Mientras los partidos no renuncien a esa táctica, poner en la reforma constitucional todas las esperanzas para recomponer el sistema político puede conducir al fracaso y a la frustración. Ninguna Constitución puede salir indemne de una instrumentalización como la que ha llevado a cabo el Partido Popular con el texto del 78, primero apropiándoselo para combatir el terrorismo y luego transfiriéndole los costes de sus propias decisiones (o indecisiones) políticas; tampoco de la trivialización desde la que en ocasiones la ha tratado el Partido Socialista, unas veces procediendo a reformas de urgencia vinculadas a la coyuntura económica y otras contemporizando con la posibilidad de sortear aquello que no ampara mediante lecturas imaginativas, como sucedió con el estatut. Y entre los partidos emergentes, alguno ha sugerido que bastaría con suprimir los artículos relativos a la monarquía para transformar España en república, mientras que otro ha hablado de abolir el Tribunal Constitucional.

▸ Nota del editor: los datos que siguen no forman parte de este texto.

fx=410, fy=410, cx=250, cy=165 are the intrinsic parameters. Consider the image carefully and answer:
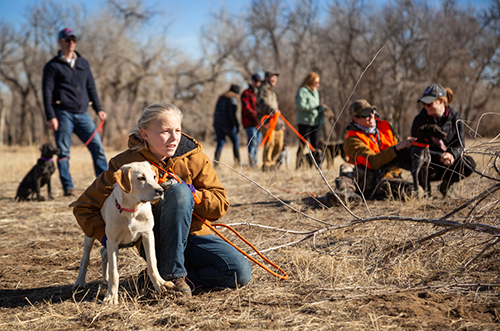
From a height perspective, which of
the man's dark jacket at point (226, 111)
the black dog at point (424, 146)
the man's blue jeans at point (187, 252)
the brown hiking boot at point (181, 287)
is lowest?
the brown hiking boot at point (181, 287)

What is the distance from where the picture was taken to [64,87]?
6.44m

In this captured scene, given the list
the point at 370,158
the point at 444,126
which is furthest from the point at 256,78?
the point at 444,126

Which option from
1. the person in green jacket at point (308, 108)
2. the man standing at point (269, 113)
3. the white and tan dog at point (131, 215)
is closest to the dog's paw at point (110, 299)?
the white and tan dog at point (131, 215)

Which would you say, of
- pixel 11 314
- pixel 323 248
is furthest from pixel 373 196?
pixel 11 314

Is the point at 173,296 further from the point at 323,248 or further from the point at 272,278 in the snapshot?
the point at 323,248

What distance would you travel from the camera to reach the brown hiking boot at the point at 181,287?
270cm

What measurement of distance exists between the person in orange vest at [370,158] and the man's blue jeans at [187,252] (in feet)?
7.98

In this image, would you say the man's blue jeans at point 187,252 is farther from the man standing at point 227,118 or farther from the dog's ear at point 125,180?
the man standing at point 227,118

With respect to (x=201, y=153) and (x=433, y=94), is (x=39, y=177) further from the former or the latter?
(x=433, y=94)

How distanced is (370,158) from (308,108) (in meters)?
3.23

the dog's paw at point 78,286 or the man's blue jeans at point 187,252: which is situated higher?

No es el descrédito de las instituciones establecidas por la Constitución del 78 lo que ha provocado el de la política, sino al contrario. Por consiguiente, es la política lo que debería cambiar en primer término, con independencia de que tarde o temprano resulte inevitable emprender una reforma de la Constitución. Si algo ha demostrado el intento de imponer una clave plebiscitaria en las recientes elecciones catalanas por parte de la Generalitat es que el sistema institucional del 78 es más sólido de lo que se daba por descontado, pero también que algunos partidos han adoptado estrategias políticas para provocar su colapso con excepcional determinación. Durante las pocas semanas que restan de la actual legislatura los partidos pueden optar por librarse a una subasta de ocurrencias apresuradas para reformar las instituciones o por reconsiderar las estrategias políticas que, manipulando su composición y desactivando el equilibrio de poderes y contrapoderes, han desembocado en una crisis tan profunda como la actual.
De esa opción depende, sin duda, la recuperación del prestigio tanto de las instituciones como de la política. Pero depende, además, la viabilidad de uno de los últimos recursos de los que dispone cualquier sistema democrático en crisis, también el español: la reforma constitucional.